The results of experimental studies on human verification by EEG signal analysis are presented in this paper. The developed approach was investigated using 220 EEG examinations recorded from 11 people, 20 examinations for every person. The first fifteen examinations were used for neural networks learning, and the rest 5 examinations for their evaluation. The EEG signals recorded for every person were separated into short segments for which feature extraction was conducted. After that, the features were introduced to a feedforward neural network, trained by the Levenberg-Marquardt backpropagation algorithm. We focused on spectral features, calculated separately for four EEG frequency bands. After the network training, we evaluated our approach by introducing at the network inputs the examinations from other days that were not presented to the neural network before. The results for two electrode sets: placed on the central (C3, Cz, C4, C3CzC4) and centro-occipital (C3, C4, O1, O2, C3C4, O1O2, C3C4O1O2), using accuracy, sensitivity, specificity, and precision measures, are presented and discussed in this paper. Regardless of the number of electrodes, almost all mean metrics were above 0.70 and increased with the number of electrodes from which the EEG signal features fed the neural network. One of the aims of this work was to investigate, whether temporary, daily changes in EEG signals would prevent people from being recognized.

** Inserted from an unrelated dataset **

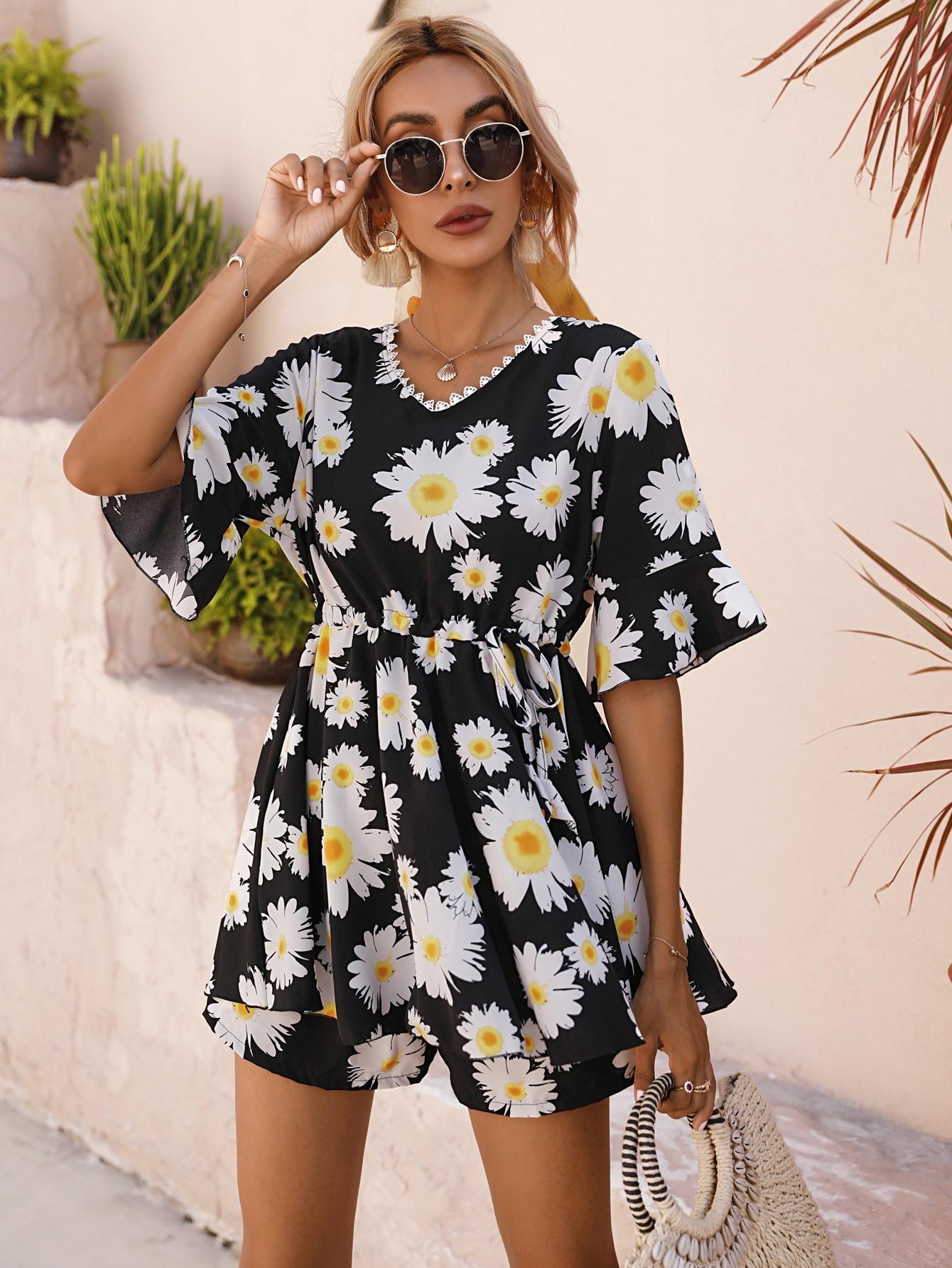 Allover Floral Print Drawstring Waist Blouse & Shorts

利用神经网络对脑电图信号进行人体验证分析-初步实验结果
本文介绍了利用脑电信号分析进行人体验证的实验研究结果。研究人员使用了11个人的220次脑电图检查,每个人20次检查。前15次考试用于神经网络学习,其余5次考试用于神经网络评价。将记录的每个人的脑电图信号分成短段,并对其进行特征提取。然后,将特征引入前馈神经网络,通过Levenberg-Marquardt反向传播算法进行训练。我们将重点放在频谱特征上,分别计算四个EEG频段。在网络训练之后,我们通过在网络输入中引入以前没有呈现给神经网络的其他日子的考试来评估我们的方法。本文介绍并讨论了两组电极:放置在中心(C3, Cz, C4, C3CzC4)和放置在中心枕部(C3, C4, O1, O2, C3C4, O1O2, C3C4O1O2)的准确度、灵敏度、特异性和精密度的测量结果。无论电极数量多少,几乎所有的平均指标都在0.70以上,并且随着脑电图信号特征输入神经网络的电极数量的增加而增加。这项工作的目的之一是调查脑电图信号的临时每日变化是否会阻止人们被识别出来。
本文章由计算机程序翻译,如有差异,请以英文原文为准。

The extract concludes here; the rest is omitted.